06E072

 

"And then," I said, "I have to go get the veggies."

 

"Again?" my husband asked incredulously. He was right: the whole veggie situation had gotten a little out of hand.

 

When the farmers market ends in late fall, I enter into a mild funk. So this year I decided to buy a share of winter vegetables from a local organic farm. When that first Thursday pickup arrived (finally!), the kids and I bounded out to idyllic Lincoln, Mass. We came home with bag after bag full of local organic goodness: beets, parsnips, four kinds of squash, celery root, turnips, rutabaga ... It was a giddying abundance of food, a veritable root vegetable cornucopia.

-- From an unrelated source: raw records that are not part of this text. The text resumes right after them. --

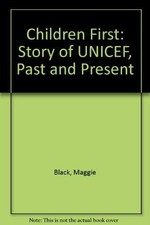 Children First: The Story of UNICEF, Past and Present by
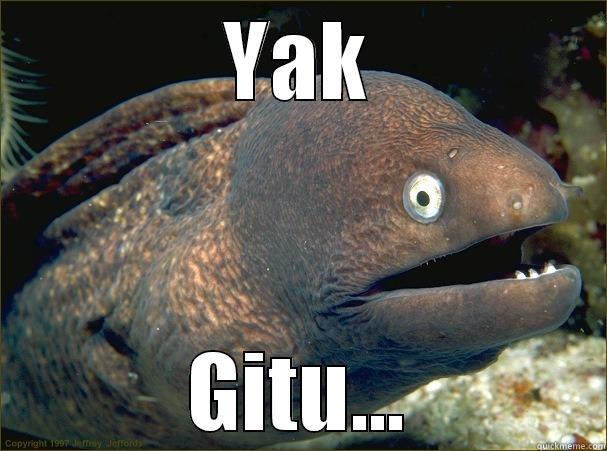 YAK GITU... Bad Joke Eel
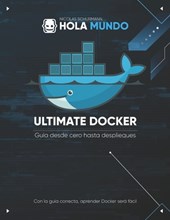 Ultimate Docker: guía de cero hasta despliegues
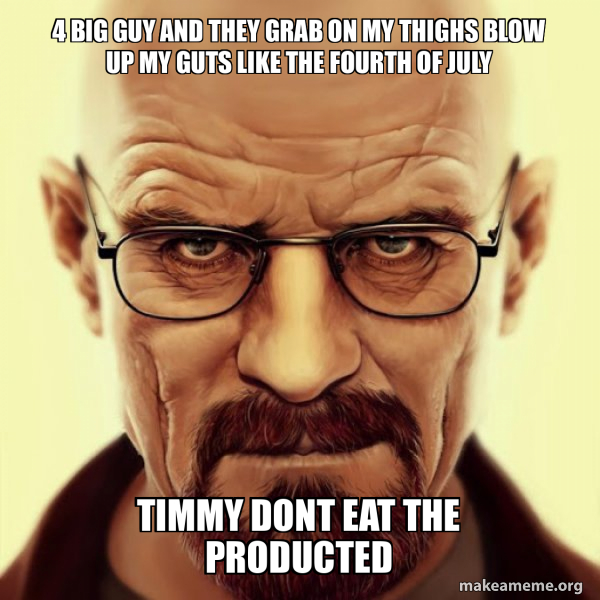 4 big guy and they grab on my thighs blow up my guts like the fourth of july timmy dont eat the 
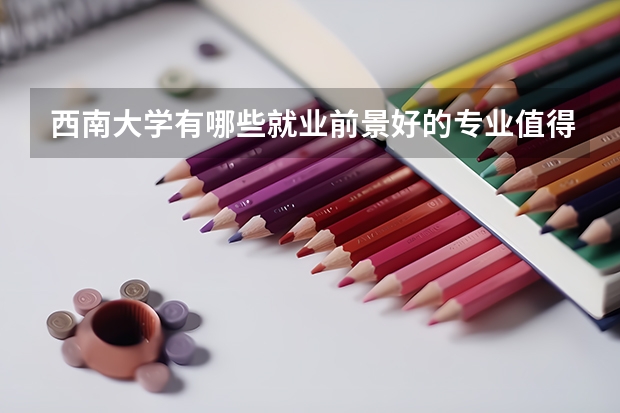 西南大学有哪些就业前景好的专业值得推荐？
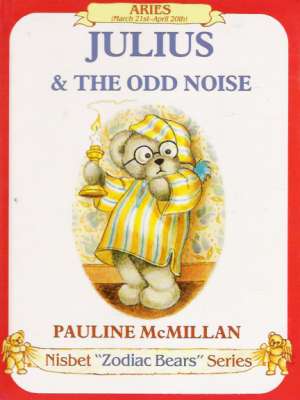 JULIUS AND THE ODD NOISE - McMillan P.
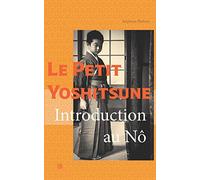 Le Petit Yoshitsune: Introduction au Nô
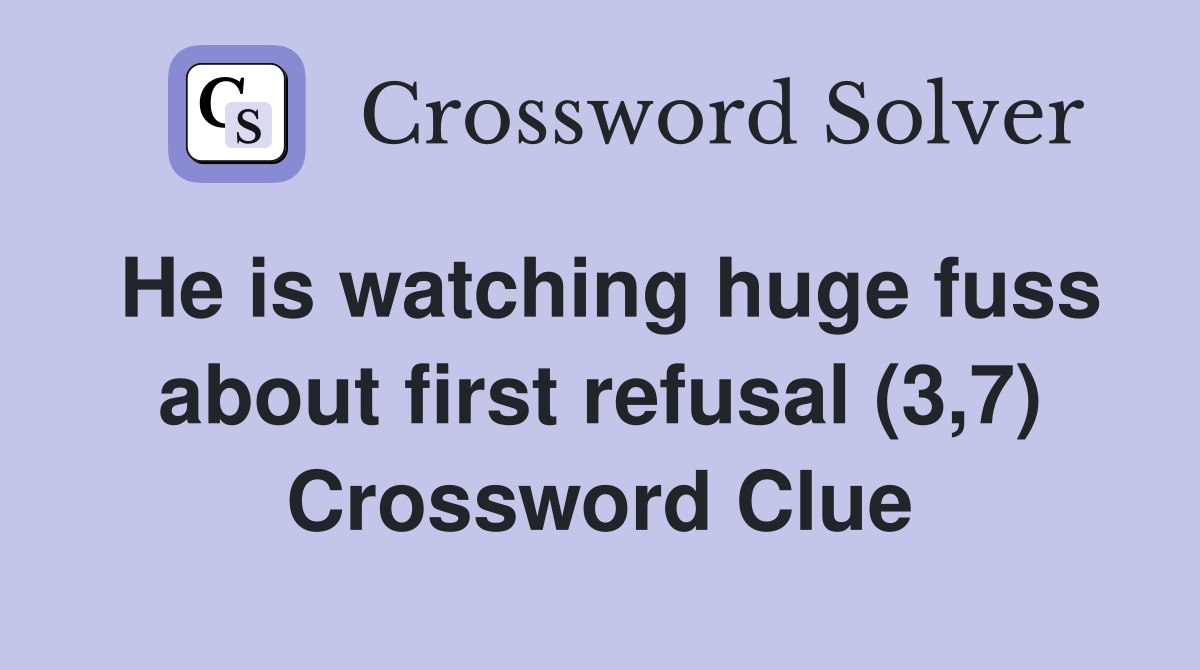 He is watching huge fuss about first refusal (3,7) Crossword Clue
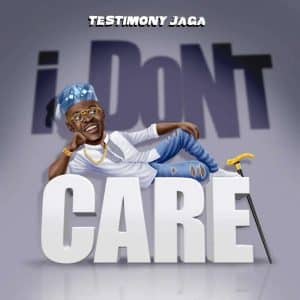 Testimony Jaga I Don't Care Mp3 Download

My husband, who will only eat onions, carrots and potatoes, was not amused.

 

I knew it was entirely up to me to stay cheerful, focused and on task. I carefully unloaded the bags, washed the vegetables (they were so - earthy), and put them away, either in a basket on the counter or in the fridge, which I'd cleaned to make room for the new tenants. I tirelessly used up the greens in those first rosy days, then methodically moved onto the potatoes, and finally started in on the squash. I made slow but steady progress in reducing the pile. I felt proud.

 

And then, suddenly, the next pickup date had arrived. I could see where pretty soon, I would start to feel like Lucy at the candy factory. I had no one to blame but myself.

 

I came up with a plan: Baked goods. My nine-year-old son had tried pumpkin pie earlier in the fall and, much to my surprise, loved it. We'd start with pumpkin pie and move on from there to breads, cakes, muffins ... We'd make them all from scratch! Put me on the prairie and I'd be just fine. Our pie was a two-day process, but so worth it. We baked the pumpkin, let it cool, pureed it and put it in the fridge. The next day, we mixed the filling, cooked the crust and put it all together. The kids were so patient, and so excited. That night, my husband and I went out for dinner, leaving the kids and the sitter with the freshly-baked pie (along with money to get pizza delivered, because what, I was supposed to make pie and dinner?).

 

When my husband and I got home from our date, we couldn't wait to find out: How was the pie? Well, our beloved sitter said, as soon as dinner was over and it was time for pumpkin pie, the kids had wondered: Was there anything else for dessert?

 

Things only went downhill from there. We have a cabinet that we installed out on our back porch. I had filled it with, you know, root veggies from the farm. A couple weeks later, after the first frost, I went to grab a squash only to find that it was frozen. (Truthfully, I was just the tiniest bit relieved. No squash for us that night!) Then, after the next pickup, tired, losing steam, I just never got around to washing one bag of produce. Two weeks later: mush. We had a (blessed) three-week hiatus from the farm over the holidays; when I ran into the farmer at the next pickup, he asked if we'd had enough veggies to last the extra week. It took everything in me not to get snide.

 

At our most recent pickup, the kids were almost ready to go limp on the floor rather than get in the car, and who could blame them? Then I realized that we only have two Thursdays to go before we're cut loose from the freakin’ organic farm. Suddenly, things are looking up.